(Set task): Copy the part of the entries that opens with the line containing "What is the distance between" and closes with the end of the entries, switching each "seat backrest" to "chair backrest" and leaving everything else unchanged.

(Saved entries):
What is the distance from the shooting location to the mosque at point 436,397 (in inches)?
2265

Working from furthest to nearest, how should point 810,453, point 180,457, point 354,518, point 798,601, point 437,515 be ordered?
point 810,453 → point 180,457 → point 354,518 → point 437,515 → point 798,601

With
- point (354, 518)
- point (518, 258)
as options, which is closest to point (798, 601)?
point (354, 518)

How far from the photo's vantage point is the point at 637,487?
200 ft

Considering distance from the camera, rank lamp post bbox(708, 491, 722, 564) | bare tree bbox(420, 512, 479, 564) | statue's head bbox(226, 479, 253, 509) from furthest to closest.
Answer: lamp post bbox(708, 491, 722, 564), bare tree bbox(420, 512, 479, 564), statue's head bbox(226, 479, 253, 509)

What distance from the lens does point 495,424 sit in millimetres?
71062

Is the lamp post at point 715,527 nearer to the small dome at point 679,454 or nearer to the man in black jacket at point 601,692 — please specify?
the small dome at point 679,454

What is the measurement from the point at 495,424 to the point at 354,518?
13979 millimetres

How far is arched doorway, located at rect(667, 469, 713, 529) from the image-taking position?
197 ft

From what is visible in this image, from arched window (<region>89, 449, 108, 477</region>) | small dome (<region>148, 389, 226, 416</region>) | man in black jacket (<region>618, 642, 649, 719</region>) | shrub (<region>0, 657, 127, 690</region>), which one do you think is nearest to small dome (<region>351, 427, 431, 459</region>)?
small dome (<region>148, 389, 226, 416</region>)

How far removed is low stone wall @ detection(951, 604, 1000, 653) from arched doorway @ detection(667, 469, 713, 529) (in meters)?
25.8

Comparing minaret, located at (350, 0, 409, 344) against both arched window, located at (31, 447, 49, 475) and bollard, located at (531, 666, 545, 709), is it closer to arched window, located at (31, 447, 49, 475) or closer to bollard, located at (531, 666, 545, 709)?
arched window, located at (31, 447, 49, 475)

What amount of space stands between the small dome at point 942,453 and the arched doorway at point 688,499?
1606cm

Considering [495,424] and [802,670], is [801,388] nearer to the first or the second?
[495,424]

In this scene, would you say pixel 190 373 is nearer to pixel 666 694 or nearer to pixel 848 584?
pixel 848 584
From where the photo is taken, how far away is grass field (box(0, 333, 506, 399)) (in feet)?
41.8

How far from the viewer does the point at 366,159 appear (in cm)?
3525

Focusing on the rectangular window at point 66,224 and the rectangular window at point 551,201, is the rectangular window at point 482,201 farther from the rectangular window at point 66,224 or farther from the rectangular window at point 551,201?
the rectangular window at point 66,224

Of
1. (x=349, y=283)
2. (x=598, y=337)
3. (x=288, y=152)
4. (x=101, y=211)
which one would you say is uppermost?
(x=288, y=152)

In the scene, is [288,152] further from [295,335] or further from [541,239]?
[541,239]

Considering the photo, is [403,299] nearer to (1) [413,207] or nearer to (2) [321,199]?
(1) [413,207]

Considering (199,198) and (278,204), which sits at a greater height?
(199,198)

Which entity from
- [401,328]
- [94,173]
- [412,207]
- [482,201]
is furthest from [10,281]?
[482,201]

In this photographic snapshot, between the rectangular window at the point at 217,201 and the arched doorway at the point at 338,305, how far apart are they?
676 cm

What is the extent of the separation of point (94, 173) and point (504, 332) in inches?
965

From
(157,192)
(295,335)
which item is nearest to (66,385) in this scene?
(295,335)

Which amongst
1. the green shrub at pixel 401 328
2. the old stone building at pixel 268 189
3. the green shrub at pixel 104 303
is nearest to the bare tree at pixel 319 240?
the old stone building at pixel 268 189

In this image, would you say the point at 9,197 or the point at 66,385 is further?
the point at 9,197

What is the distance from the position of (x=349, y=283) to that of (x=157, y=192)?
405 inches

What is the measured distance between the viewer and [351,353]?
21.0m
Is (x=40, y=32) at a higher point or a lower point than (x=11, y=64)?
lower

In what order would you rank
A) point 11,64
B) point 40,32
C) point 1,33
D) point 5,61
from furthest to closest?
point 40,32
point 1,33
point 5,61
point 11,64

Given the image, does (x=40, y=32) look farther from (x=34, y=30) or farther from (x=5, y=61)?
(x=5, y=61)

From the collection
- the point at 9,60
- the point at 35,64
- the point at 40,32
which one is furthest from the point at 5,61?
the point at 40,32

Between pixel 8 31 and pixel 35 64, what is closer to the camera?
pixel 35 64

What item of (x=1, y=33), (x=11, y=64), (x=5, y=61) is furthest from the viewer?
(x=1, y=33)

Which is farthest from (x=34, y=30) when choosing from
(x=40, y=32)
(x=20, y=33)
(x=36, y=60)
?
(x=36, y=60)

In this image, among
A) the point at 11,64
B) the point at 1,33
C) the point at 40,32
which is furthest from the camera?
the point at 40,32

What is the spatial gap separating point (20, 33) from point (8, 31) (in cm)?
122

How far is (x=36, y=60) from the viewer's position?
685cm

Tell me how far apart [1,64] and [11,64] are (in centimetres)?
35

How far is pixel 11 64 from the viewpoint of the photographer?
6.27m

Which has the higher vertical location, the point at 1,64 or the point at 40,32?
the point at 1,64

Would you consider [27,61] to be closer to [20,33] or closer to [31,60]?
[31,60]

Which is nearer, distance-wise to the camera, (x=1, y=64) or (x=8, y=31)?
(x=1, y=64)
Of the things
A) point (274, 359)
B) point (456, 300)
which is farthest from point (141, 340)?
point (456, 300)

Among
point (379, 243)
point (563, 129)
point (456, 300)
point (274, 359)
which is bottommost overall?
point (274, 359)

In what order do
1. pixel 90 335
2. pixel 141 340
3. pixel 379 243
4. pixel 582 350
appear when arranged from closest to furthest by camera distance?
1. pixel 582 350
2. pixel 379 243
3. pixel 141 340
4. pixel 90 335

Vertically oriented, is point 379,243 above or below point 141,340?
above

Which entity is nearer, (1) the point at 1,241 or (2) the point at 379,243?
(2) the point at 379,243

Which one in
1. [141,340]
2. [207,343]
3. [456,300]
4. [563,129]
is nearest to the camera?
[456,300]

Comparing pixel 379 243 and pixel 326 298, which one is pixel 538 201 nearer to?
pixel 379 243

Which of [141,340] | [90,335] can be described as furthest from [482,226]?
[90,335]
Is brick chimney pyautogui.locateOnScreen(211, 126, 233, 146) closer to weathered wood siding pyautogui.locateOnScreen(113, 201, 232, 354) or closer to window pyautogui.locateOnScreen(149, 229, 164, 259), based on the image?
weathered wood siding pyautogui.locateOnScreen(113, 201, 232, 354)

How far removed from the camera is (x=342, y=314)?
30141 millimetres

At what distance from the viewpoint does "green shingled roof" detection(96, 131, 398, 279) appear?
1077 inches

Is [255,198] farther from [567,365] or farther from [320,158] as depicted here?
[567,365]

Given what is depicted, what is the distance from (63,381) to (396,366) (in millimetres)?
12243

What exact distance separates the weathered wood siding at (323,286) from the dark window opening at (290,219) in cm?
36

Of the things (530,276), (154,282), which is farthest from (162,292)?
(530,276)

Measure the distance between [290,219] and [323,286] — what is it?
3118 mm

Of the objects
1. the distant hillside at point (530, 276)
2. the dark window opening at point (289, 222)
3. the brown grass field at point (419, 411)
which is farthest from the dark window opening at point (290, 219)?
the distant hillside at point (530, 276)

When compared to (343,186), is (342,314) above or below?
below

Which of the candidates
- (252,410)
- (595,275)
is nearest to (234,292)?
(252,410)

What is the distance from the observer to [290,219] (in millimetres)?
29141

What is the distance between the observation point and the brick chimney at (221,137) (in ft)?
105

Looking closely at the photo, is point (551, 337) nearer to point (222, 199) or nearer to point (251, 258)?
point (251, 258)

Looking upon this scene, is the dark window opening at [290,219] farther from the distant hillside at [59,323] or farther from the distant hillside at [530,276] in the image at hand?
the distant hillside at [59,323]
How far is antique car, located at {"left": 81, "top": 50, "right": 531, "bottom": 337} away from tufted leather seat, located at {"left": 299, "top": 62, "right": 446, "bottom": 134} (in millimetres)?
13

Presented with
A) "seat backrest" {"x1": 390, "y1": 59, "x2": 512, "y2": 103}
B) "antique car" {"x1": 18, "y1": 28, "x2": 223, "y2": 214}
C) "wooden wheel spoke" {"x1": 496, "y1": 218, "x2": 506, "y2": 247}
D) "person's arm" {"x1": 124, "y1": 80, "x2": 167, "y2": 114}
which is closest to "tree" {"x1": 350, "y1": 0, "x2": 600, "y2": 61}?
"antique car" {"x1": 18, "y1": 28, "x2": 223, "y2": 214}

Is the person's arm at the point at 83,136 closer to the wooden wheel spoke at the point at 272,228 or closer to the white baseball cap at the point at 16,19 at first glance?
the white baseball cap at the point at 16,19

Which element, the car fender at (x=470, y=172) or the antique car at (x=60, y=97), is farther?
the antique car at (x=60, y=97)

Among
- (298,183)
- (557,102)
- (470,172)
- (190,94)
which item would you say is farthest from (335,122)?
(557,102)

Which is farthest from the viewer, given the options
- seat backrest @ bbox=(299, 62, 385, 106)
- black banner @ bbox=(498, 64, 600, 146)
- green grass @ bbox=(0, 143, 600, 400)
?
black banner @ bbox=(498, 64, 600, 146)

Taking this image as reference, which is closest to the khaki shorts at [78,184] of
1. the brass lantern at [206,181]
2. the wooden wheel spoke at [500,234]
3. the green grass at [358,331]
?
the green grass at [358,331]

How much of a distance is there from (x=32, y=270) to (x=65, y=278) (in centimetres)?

(Answer):
What is the distance between the observation point and the brick chimney at (221,137) (in ft)?
105

Looking closely at the photo, is point (551, 337) nearer to point (222, 199) or nearer to point (251, 258)?
point (251, 258)

Looking upon this scene, is the dark window opening at [290,219] farther from the distant hillside at [59,323] or farther from the distant hillside at [530,276] in the image at hand?
the distant hillside at [59,323]
How far is antique car, located at {"left": 81, "top": 50, "right": 531, "bottom": 337} away from tufted leather seat, located at {"left": 299, "top": 62, "right": 446, "bottom": 134} (in millimetres)?
13

Presented with
A) "chair backrest" {"x1": 390, "y1": 59, "x2": 512, "y2": 103}
B) "antique car" {"x1": 18, "y1": 28, "x2": 223, "y2": 214}
C) "wooden wheel spoke" {"x1": 496, "y1": 218, "x2": 506, "y2": 247}
D) "person's arm" {"x1": 124, "y1": 80, "x2": 167, "y2": 114}
which is closest to "tree" {"x1": 350, "y1": 0, "x2": 600, "y2": 61}?
"antique car" {"x1": 18, "y1": 28, "x2": 223, "y2": 214}

Is the person's arm at the point at 83,136 closer to the wooden wheel spoke at the point at 272,228 or closer to the white baseball cap at the point at 16,19 at first glance?
the white baseball cap at the point at 16,19

Which element, the car fender at (x=470, y=172) or the antique car at (x=60, y=97), is farther?
the antique car at (x=60, y=97)

Among
- (298,183)
- (557,102)
- (470,172)
- (190,94)
which item would you say is farthest from (335,122)?
(557,102)

Which is farthest from the viewer, given the options
- chair backrest @ bbox=(299, 62, 385, 106)
- black banner @ bbox=(498, 64, 600, 146)
- green grass @ bbox=(0, 143, 600, 400)
?
black banner @ bbox=(498, 64, 600, 146)

Taking this image as reference, which is closest to the khaki shorts at [78,184] of
1. the brass lantern at [206,181]
2. the wooden wheel spoke at [500,234]
3. the green grass at [358,331]
?
the green grass at [358,331]

How much of a distance is there from (x=32, y=270) to (x=65, y=278) (in centimetres)?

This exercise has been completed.